Brief
What is needed here is every entry, retyped exactly.

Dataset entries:
*** Block opens ***

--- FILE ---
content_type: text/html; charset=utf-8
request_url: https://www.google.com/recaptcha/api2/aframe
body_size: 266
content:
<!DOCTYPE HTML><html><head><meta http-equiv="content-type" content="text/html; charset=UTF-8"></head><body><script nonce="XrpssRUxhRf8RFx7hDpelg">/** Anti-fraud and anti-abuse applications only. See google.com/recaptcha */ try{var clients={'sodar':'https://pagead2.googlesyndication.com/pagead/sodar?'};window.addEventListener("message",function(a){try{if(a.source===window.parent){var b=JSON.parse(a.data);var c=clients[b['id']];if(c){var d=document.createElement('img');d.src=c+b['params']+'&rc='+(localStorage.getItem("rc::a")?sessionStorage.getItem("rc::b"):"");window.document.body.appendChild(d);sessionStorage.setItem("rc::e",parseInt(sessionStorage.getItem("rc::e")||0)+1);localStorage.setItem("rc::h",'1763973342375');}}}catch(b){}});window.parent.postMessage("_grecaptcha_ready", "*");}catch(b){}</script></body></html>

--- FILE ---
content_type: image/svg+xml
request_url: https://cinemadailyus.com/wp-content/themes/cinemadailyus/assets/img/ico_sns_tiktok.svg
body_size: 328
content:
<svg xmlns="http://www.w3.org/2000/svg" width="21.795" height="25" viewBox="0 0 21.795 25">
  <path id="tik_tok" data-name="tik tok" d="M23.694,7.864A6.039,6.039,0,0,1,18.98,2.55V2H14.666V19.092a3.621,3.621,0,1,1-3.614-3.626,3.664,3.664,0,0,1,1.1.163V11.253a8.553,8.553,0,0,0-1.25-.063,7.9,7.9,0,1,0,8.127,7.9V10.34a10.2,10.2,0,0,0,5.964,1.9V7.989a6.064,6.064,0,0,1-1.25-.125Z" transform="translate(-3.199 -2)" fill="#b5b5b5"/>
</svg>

*** Block closes ***

Worked solution
--- FILE ---
content_type: text/html; charset=utf-8
request_url: https://www.google.com/recaptcha/api2/aframe
body_size: 266
content:
<!DOCTYPE HTML><html><head><meta http-equiv="content-type" content="text/html; charset=UTF-8"></head><body><script nonce="XrpssRUxhRf8RFx7hDpelg">/** Anti-fraud and anti-abuse applications only. See google.com/recaptcha */ try{var clients={'sodar':'https://pagead2.googlesyndication.com/pagead/sodar?'};window.addEventListener("message",function(a){try{if(a.source===window.parent){var b=JSON.parse(a.data);var c=clients[b['id']];if(c){var d=document.createElement('img');d.src=c+b['params']+'&rc='+(localStorage.getItem("rc::a")?sessionStorage.getItem("rc::b"):"");window.document.body.appendChild(d);sessionStorage.setItem("rc::e",parseInt(sessionStorage.getItem("rc::e")||0)+1);localStorage.setItem("rc::h",'1763973342375');}}}catch(b){}});window.parent.postMessage("_grecaptcha_ready", "*");}catch(b){}</script></body></html>

--- FILE ---
content_type: image/svg+xml
request_url: https://cinemadailyus.com/wp-content/themes/cinemadailyus/assets/img/ico_sns_tiktok.svg
body_size: 328
content:
<svg xmlns="http://www.w3.org/2000/svg" width="21.795" height="25" viewBox="0 0 21.795 25">
  <path id="tik_tok" data-name="tik tok" d="M23.694,7.864A6.039,6.039,0,0,1,18.98,2.55V2H14.666V19.092a3.621,3.621,0,1,1-3.614-3.626,3.664,3.664,0,0,1,1.1.163V11.253a8.553,8.553,0,0,0-1.25-.063,7.9,7.9,0,1,0,8.127,7.9V10.34a10.2,10.2,0,0,0,5.964,1.9V7.989a6.064,6.064,0,0,1-1.25-.125Z" transform="translate(-3.199 -2)" fill="#b5b5b5"/>
</svg>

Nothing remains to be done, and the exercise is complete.